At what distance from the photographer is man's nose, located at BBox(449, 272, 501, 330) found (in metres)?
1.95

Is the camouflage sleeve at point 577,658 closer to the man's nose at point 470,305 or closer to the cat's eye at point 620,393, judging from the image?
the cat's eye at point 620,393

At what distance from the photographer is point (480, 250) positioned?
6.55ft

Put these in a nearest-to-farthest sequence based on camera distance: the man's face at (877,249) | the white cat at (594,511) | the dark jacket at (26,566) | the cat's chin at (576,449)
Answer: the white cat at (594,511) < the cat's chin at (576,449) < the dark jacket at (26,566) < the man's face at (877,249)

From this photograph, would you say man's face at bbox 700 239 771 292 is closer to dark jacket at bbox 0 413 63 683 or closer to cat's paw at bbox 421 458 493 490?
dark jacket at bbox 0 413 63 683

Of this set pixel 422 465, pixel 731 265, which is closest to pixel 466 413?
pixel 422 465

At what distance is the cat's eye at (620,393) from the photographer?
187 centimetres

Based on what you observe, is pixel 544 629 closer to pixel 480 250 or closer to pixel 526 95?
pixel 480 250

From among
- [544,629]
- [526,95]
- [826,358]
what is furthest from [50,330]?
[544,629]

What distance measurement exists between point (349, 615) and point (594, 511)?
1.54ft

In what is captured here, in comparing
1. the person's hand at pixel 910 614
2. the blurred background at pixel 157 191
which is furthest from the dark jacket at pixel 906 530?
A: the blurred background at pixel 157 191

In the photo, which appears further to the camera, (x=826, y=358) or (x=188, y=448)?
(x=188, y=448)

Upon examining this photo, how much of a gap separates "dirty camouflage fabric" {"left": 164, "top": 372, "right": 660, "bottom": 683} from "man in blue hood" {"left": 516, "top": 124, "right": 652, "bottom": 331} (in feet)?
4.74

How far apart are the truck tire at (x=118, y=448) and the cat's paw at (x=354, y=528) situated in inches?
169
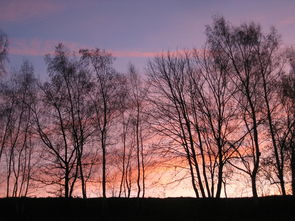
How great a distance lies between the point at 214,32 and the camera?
2030cm

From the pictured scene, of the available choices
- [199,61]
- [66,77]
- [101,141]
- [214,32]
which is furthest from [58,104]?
[214,32]

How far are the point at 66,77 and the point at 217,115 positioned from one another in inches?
447

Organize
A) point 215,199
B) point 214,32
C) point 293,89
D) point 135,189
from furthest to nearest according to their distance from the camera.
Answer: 1. point 135,189
2. point 293,89
3. point 214,32
4. point 215,199

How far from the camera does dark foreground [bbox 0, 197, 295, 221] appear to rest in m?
19.8

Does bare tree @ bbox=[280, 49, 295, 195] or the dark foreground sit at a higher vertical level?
bare tree @ bbox=[280, 49, 295, 195]

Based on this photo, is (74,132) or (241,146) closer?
(241,146)

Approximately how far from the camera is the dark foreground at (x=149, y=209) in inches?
781

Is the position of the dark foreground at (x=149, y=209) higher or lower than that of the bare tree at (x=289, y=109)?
lower

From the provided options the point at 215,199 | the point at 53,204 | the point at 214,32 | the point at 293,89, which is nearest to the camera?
the point at 215,199

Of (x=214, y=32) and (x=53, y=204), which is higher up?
(x=214, y=32)

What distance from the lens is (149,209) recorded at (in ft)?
82.3

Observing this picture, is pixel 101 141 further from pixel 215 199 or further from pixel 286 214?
pixel 286 214

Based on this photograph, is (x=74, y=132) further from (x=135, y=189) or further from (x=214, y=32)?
(x=214, y=32)

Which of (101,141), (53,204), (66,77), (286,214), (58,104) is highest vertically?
(66,77)
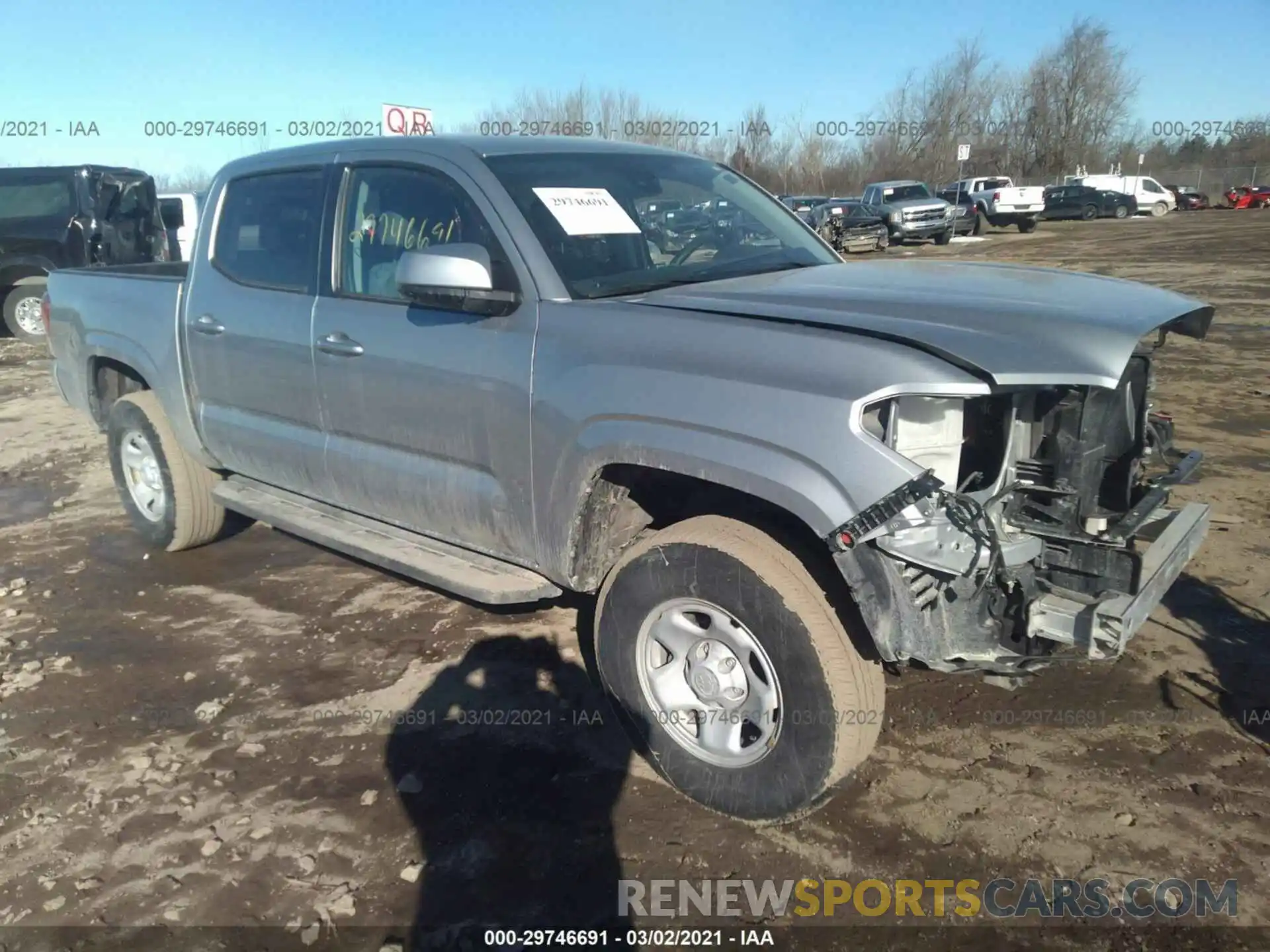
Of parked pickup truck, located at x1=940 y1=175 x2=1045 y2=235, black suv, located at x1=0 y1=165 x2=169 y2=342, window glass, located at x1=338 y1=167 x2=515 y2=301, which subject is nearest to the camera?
window glass, located at x1=338 y1=167 x2=515 y2=301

- [Requirements]: Pictures are excluded; copy all other data exactly as shown.

- [Task answer]:
At what distance from the photographer is man's nose, located at BBox(449, 272, 501, 330) found (in metres)?
1.95

Is the camouflage sleeve at point 577,658 closer to the man's nose at point 470,305 or closer to the cat's eye at point 620,393, judging from the image?
the cat's eye at point 620,393

At what distance from the photographer is point (480, 250) positioned?
6.55ft

Put these in a nearest-to-farthest sequence based on camera distance: the man's face at (877,249) | the white cat at (594,511) | the dark jacket at (26,566) | the cat's chin at (576,449)
Answer: the white cat at (594,511) < the cat's chin at (576,449) < the dark jacket at (26,566) < the man's face at (877,249)

From this photograph, would you say man's face at bbox 700 239 771 292 is closer to dark jacket at bbox 0 413 63 683 or closer to cat's paw at bbox 421 458 493 490?
dark jacket at bbox 0 413 63 683

Of this set pixel 422 465, pixel 731 265, which is closest to pixel 466 413?
pixel 422 465

At what distance is the cat's eye at (620,393) from the photographer?
187 centimetres

Based on what you observe, is pixel 544 629 closer to pixel 480 250 or closer to pixel 526 95?
pixel 480 250

From among
- [544,629]
- [526,95]
- [826,358]
what is furthest from [50,330]?
[544,629]

What distance measurement exists between point (349, 615) and point (594, 511)?
1.54ft

In what is captured here, in comparing
1. the person's hand at pixel 910 614
2. the blurred background at pixel 157 191
which is furthest from the dark jacket at pixel 906 530?
A: the blurred background at pixel 157 191

In the photo, which appears further to the camera, (x=826, y=358) or (x=188, y=448)?
(x=188, y=448)

Upon examining this photo, how much of a gap separates "dirty camouflage fabric" {"left": 164, "top": 372, "right": 660, "bottom": 683} from "man in blue hood" {"left": 516, "top": 124, "right": 652, "bottom": 331} (in feet)?
4.74

How far apart are the truck tire at (x=118, y=448) and the cat's paw at (x=354, y=528) situated in inches?
169
How great a distance lies between the point at 214,32 and the camera?
2030cm

From the pictured scene, of the available choices
- [199,61]
- [66,77]
- [101,141]
- [214,32]
which is furthest from [58,104]?
[214,32]

How far are the point at 66,77 and the point at 217,115 positioned from one another in inches?
447

Organize
A) point 215,199
B) point 214,32
C) point 293,89
D) point 135,189
from furthest to nearest according to their distance from the camera.
Answer: 1. point 135,189
2. point 293,89
3. point 214,32
4. point 215,199

How far from the camera does dark foreground [bbox 0, 197, 295, 221] appear to rest in m?
19.8

Does bare tree @ bbox=[280, 49, 295, 195] or the dark foreground sit at a higher vertical level?
bare tree @ bbox=[280, 49, 295, 195]

Based on this photo, is (74,132) or (241,146) closer?
(241,146)

Approximately how far from the camera is the dark foreground at (x=149, y=209) in inches?
781

Is the position of the dark foreground at (x=149, y=209) higher or lower than that of the bare tree at (x=289, y=109)?
lower

From the provided options the point at 215,199 | the point at 53,204 | the point at 214,32 | the point at 293,89, which is nearest to the camera?
the point at 215,199

Of (x=214, y=32) and (x=53, y=204), which is higher up?
(x=214, y=32)

What distance from the lens is (149,209) recorded at (in ft)?
82.3

Observing this picture, is pixel 101 141 further from pixel 215 199 or further from pixel 286 214?
pixel 286 214

Based on this photograph, is (x=74, y=132) further from (x=135, y=189) or further from (x=214, y=32)?
(x=214, y=32)

Which of (101,141), (53,204), (66,77), (286,214), (58,104) is highest vertically?
(66,77)
Of parked pickup truck, located at x1=940 y1=175 x2=1045 y2=235, black suv, located at x1=0 y1=165 x2=169 y2=342, window glass, located at x1=338 y1=167 x2=515 y2=301, which subject is nearest to the camera?
window glass, located at x1=338 y1=167 x2=515 y2=301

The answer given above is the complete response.